### Source records
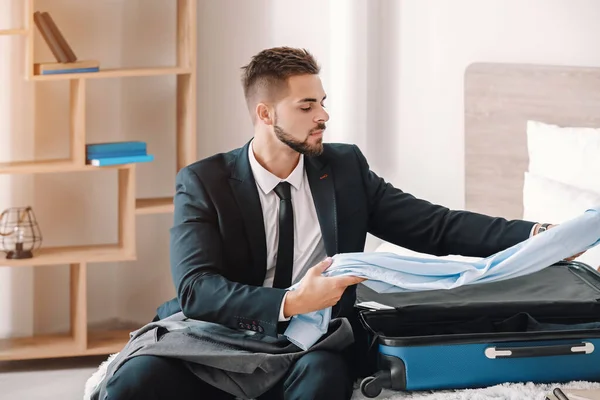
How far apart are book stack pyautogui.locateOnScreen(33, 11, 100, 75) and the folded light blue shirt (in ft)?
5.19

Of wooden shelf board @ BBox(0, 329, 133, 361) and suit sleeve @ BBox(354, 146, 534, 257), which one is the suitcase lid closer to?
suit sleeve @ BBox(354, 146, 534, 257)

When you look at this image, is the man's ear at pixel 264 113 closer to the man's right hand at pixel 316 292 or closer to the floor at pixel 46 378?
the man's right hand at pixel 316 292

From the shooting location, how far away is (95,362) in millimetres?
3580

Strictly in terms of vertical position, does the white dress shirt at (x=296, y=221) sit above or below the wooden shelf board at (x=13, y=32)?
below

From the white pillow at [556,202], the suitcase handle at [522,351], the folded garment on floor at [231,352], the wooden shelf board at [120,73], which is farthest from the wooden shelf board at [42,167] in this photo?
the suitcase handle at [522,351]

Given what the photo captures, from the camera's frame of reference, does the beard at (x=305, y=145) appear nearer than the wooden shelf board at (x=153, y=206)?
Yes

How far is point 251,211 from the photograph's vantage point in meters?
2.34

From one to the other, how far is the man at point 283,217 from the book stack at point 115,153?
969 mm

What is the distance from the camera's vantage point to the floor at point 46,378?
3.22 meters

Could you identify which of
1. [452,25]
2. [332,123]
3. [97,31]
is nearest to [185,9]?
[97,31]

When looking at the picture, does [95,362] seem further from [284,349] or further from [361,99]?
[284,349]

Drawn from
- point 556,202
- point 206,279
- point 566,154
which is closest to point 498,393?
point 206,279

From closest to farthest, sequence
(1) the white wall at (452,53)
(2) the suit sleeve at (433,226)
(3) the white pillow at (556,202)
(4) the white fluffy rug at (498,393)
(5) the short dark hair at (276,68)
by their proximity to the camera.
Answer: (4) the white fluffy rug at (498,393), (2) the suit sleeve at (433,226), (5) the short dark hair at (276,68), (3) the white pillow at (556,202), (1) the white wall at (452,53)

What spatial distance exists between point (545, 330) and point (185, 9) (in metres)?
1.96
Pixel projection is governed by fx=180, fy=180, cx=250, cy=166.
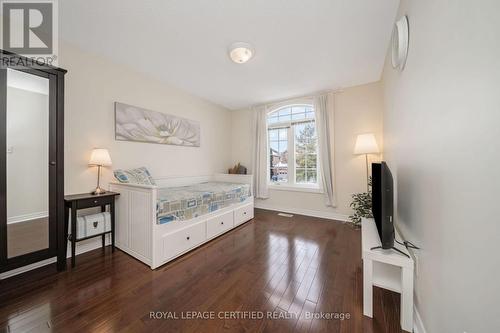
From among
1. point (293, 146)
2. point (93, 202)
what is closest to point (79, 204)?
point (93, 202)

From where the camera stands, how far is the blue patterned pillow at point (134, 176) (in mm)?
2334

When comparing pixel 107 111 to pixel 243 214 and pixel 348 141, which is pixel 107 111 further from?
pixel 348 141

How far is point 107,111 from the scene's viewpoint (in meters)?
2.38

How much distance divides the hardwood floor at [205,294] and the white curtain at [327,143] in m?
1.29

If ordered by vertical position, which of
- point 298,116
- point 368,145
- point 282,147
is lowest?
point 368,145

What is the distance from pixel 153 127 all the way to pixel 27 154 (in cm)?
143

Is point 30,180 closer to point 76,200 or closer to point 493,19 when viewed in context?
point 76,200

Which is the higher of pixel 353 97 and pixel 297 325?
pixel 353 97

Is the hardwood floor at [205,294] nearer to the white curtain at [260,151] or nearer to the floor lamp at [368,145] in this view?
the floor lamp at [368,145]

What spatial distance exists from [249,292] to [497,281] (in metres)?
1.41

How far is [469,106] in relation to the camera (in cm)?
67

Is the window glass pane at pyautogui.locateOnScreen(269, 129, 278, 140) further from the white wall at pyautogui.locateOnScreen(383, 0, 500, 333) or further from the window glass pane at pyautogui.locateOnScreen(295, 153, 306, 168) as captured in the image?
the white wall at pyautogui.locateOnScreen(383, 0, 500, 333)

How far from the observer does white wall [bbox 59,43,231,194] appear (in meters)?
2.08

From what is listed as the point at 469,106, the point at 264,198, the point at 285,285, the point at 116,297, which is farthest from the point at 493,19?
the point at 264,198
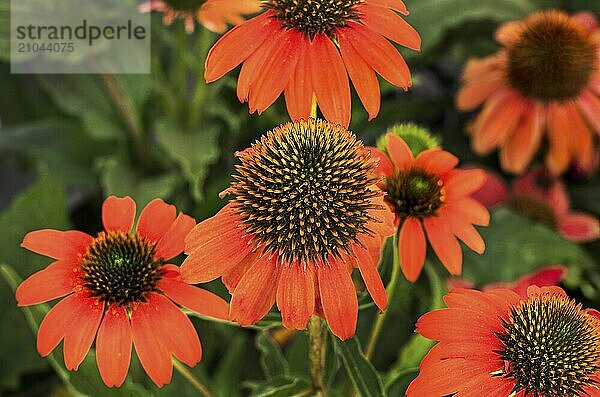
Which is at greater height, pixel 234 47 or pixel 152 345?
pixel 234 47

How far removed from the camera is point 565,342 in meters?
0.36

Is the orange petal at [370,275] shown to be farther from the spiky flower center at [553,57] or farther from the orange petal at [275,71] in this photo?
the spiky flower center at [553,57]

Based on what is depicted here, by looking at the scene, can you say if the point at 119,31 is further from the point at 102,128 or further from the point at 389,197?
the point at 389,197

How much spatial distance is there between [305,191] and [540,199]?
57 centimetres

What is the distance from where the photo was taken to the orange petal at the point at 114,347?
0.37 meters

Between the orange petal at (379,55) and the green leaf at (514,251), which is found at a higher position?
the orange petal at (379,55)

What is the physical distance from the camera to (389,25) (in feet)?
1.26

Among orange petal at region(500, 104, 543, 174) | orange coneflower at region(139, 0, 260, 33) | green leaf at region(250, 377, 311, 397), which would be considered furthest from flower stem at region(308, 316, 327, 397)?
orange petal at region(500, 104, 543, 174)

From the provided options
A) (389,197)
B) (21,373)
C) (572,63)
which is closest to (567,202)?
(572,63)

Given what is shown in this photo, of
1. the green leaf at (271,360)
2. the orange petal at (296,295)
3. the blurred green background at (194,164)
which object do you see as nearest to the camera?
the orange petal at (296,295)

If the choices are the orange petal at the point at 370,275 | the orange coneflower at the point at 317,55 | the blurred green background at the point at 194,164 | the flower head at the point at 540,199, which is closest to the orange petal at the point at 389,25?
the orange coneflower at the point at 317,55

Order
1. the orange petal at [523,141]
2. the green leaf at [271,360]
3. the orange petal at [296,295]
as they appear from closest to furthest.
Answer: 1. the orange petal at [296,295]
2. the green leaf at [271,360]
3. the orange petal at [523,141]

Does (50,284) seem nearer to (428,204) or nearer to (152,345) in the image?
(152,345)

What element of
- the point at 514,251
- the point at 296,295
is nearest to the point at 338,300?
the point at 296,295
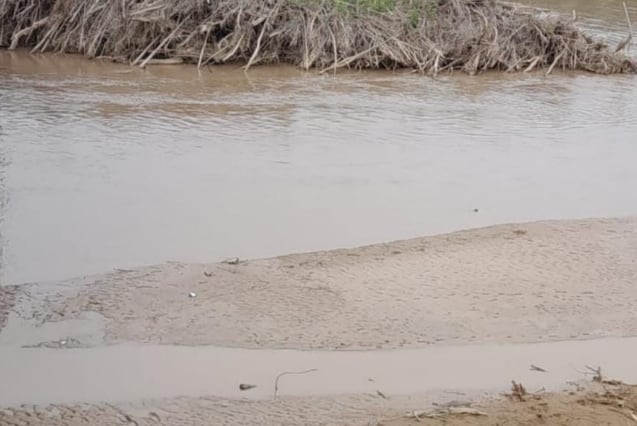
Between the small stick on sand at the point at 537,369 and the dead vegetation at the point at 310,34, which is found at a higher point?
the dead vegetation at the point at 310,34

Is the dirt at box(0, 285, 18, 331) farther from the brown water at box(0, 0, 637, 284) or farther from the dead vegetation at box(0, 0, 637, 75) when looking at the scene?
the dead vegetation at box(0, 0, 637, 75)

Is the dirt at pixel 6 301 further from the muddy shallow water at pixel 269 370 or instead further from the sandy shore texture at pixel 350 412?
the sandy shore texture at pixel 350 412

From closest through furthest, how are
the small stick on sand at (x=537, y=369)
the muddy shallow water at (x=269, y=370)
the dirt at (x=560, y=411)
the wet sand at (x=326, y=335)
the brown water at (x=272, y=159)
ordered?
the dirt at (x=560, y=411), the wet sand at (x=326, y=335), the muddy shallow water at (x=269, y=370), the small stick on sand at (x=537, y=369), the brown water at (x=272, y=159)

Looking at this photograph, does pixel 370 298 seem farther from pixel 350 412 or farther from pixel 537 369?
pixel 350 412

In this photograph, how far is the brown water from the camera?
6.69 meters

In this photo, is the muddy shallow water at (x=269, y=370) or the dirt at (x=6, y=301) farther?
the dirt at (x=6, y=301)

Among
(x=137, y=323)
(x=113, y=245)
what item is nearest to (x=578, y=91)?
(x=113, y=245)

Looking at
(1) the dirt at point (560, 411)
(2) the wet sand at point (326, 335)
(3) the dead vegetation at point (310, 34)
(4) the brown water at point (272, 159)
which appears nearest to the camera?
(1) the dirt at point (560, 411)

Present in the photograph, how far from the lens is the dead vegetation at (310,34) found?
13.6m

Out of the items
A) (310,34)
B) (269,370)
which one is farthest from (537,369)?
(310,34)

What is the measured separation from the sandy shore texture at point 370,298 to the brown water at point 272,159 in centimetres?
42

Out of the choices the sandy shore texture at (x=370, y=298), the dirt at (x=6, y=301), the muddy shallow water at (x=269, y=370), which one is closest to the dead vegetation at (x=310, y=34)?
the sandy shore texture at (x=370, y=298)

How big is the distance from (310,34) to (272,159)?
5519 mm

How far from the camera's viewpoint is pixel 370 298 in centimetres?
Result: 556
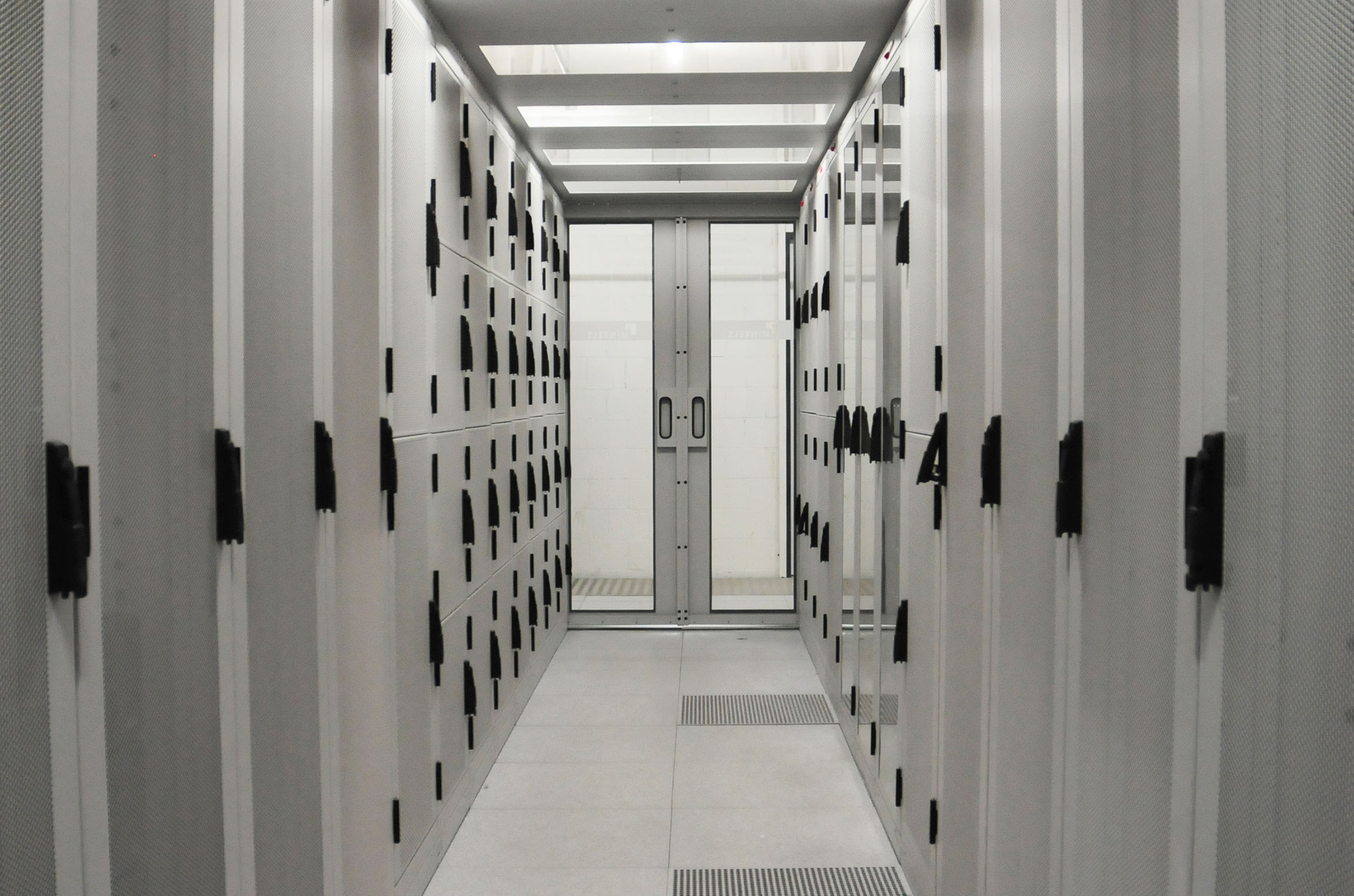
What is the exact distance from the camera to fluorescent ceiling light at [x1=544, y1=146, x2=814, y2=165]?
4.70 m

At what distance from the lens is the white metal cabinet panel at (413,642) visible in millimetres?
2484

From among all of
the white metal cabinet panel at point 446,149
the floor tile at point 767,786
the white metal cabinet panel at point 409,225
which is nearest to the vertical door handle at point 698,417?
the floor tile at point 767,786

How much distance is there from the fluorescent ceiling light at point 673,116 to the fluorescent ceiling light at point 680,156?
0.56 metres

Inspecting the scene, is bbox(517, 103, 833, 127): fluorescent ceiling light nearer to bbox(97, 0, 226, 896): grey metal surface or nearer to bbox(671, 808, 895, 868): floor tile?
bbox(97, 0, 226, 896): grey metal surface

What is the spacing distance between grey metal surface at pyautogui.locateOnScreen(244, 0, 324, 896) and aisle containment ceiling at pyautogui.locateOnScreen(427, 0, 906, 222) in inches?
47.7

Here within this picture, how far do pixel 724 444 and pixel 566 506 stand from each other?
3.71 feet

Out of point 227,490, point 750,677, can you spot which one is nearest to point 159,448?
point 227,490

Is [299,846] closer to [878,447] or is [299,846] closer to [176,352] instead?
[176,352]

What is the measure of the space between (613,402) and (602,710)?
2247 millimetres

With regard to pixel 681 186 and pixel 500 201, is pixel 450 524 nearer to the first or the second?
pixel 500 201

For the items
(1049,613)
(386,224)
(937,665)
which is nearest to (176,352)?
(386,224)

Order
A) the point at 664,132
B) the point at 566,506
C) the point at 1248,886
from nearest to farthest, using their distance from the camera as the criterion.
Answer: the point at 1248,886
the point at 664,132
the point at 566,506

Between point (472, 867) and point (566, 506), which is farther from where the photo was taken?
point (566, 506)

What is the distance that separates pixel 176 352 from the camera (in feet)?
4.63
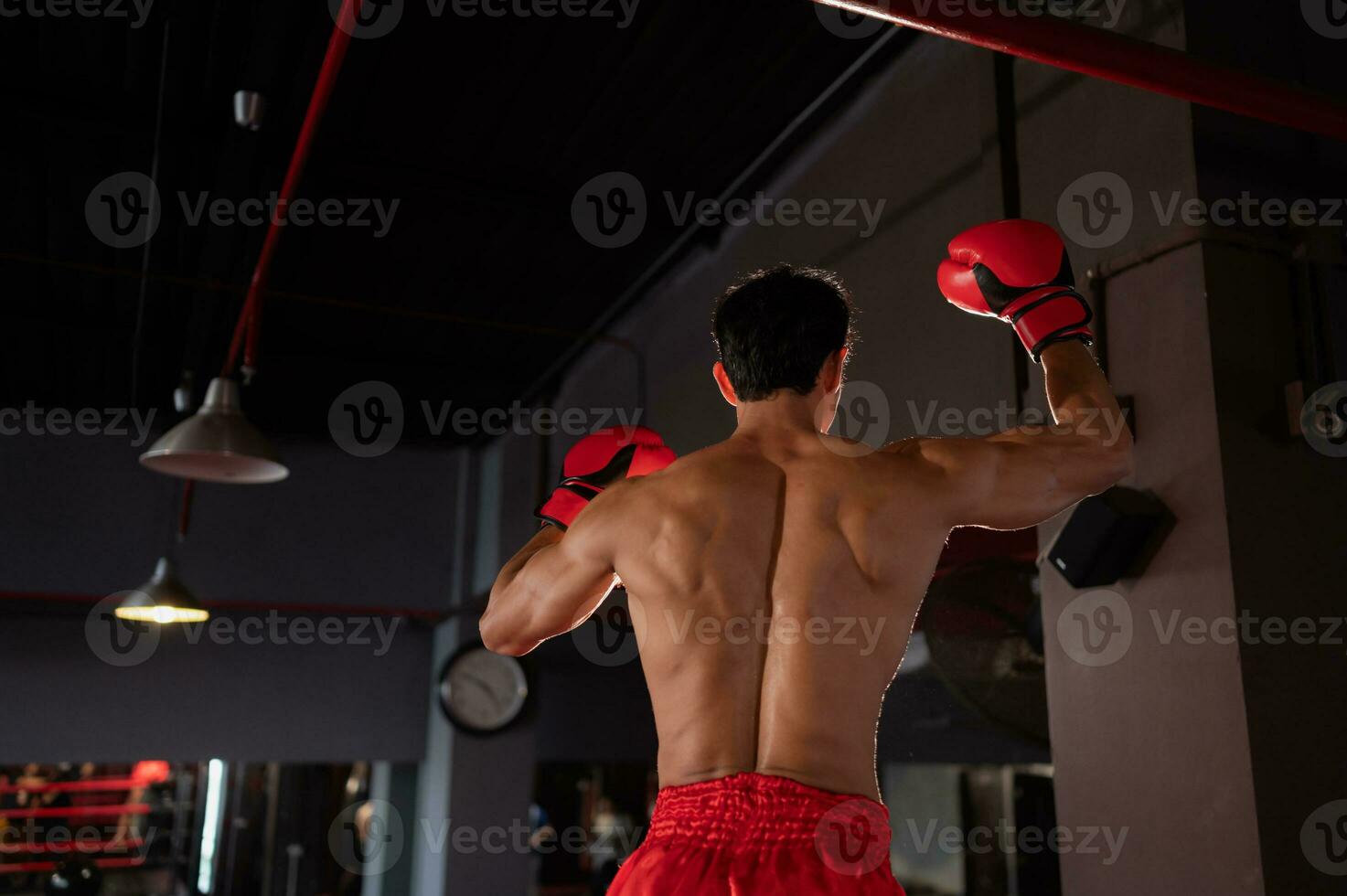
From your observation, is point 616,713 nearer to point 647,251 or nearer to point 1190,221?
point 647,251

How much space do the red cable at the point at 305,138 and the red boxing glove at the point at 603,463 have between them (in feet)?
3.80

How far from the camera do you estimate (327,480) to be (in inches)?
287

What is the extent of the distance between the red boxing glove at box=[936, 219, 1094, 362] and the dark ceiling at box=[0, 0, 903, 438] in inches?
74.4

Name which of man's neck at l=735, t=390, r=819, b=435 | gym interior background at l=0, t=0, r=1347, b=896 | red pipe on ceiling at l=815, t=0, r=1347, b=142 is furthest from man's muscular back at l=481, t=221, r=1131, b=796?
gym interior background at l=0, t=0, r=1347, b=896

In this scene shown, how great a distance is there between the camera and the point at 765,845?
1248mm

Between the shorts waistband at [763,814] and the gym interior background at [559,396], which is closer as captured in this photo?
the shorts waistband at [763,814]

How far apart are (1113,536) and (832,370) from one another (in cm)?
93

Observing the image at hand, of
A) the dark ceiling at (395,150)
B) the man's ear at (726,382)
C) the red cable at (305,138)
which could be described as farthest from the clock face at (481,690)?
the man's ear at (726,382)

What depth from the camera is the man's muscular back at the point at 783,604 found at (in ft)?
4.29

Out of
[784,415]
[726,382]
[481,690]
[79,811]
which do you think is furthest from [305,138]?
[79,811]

### What to produce
Can you give the lines of the records above as a numbered list, beginning at the line that has "Between the shorts" and running through the end of the records, with blank lines left out?

### Full output
1. Between the shorts waistband at [763,814] and the gym interior background at [559,396], which is closer as captured in this photo?
2. the shorts waistband at [763,814]
3. How far apart are (1113,536) and (832,370) from one another (in cm)?
4. 93
5. Observing the image at hand, of
6. A) the dark ceiling at (395,150)
7. B) the man's ear at (726,382)
8. C) the red cable at (305,138)
9. which could be described as farthest from the clock face at (481,690)?
10. the man's ear at (726,382)
11. What depth from the camera is the man's muscular back at the point at 783,604 found at (in ft)?
12. 4.29
13. Out of
14. [784,415]
15. [726,382]
16. [481,690]
17. [79,811]
18. which do you think is furthest from [305,138]?
19. [79,811]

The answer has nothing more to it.